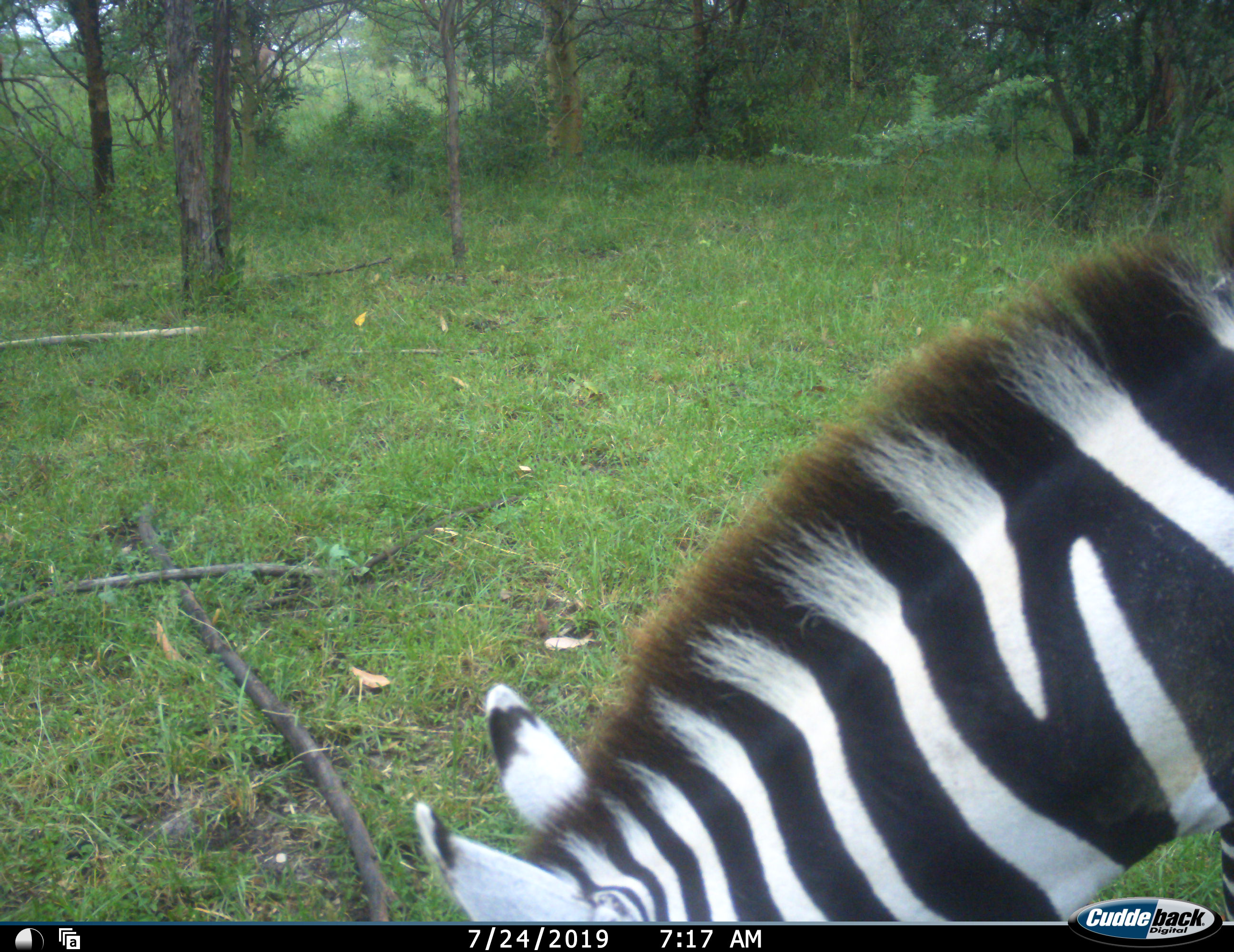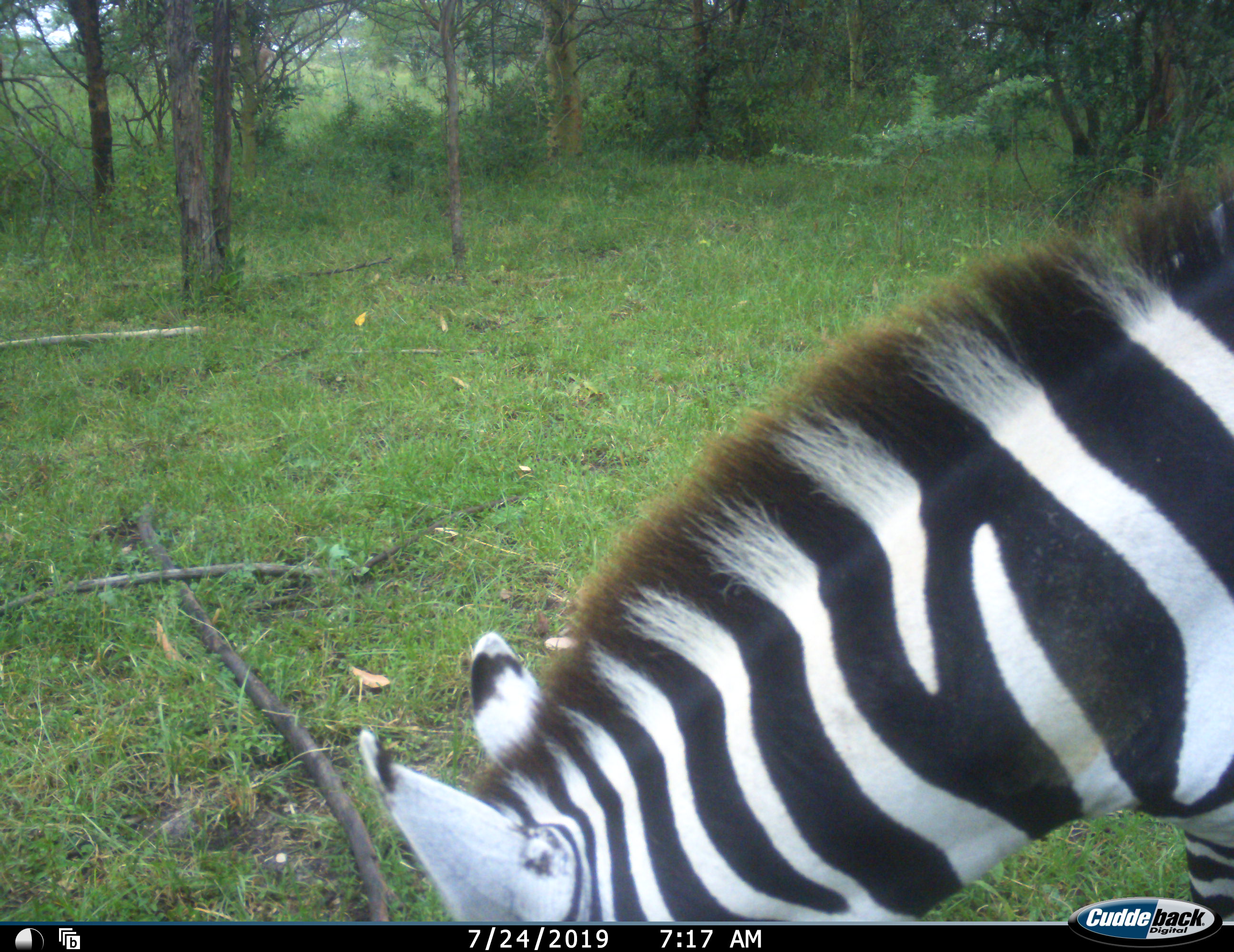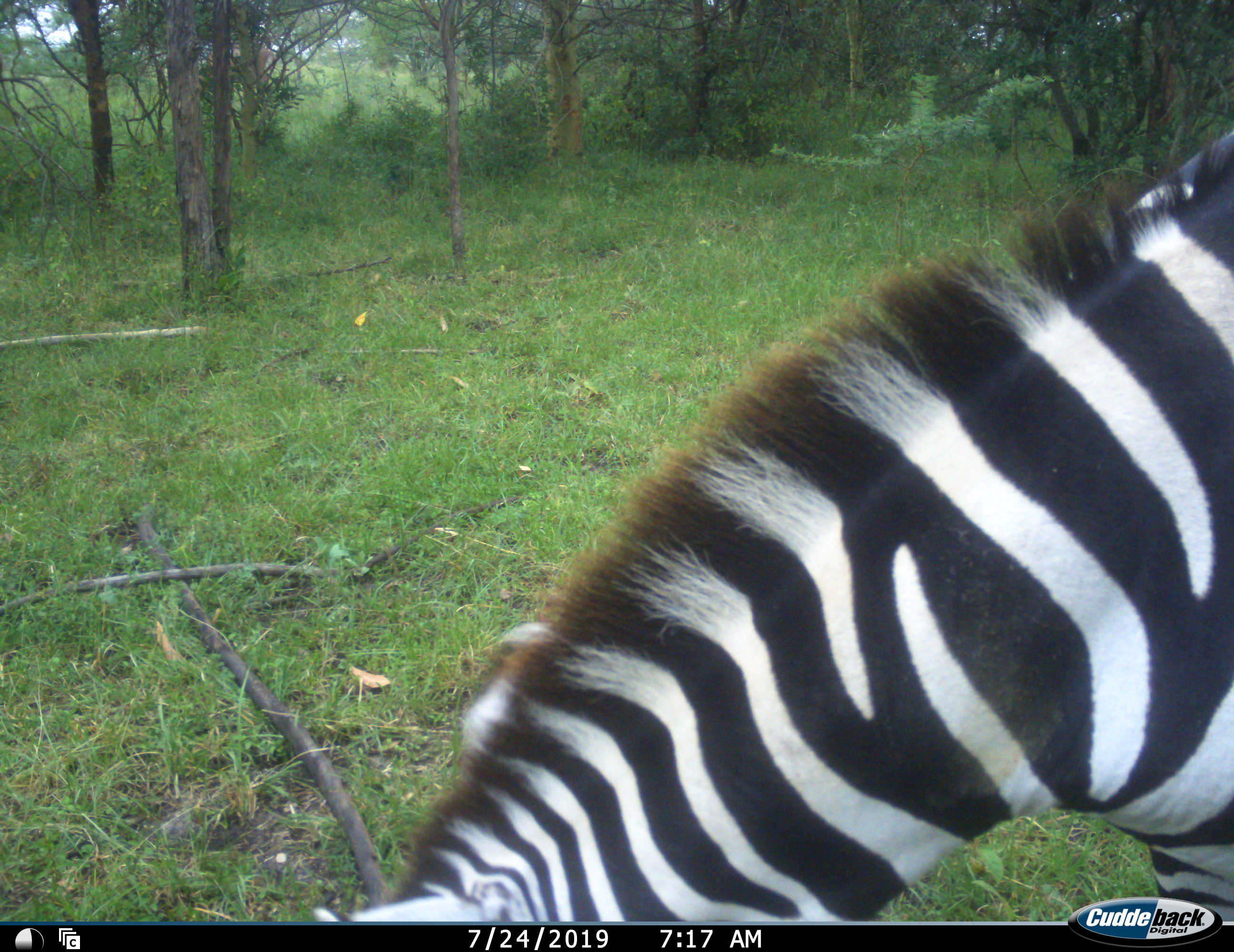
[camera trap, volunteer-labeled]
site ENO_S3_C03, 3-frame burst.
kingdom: Animalia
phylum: Chordata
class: Mammalia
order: Perissodactyla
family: Equidae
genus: Equus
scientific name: Equus quagga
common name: plains zebra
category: zebraplains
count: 1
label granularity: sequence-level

Problem to work on:
Answer with the exact lines running from the one that contains "category: zebraplains" through the last line of the data. Include no other line.

Task answer:
category: zebraplains
count: 1
label granularity: sequence-level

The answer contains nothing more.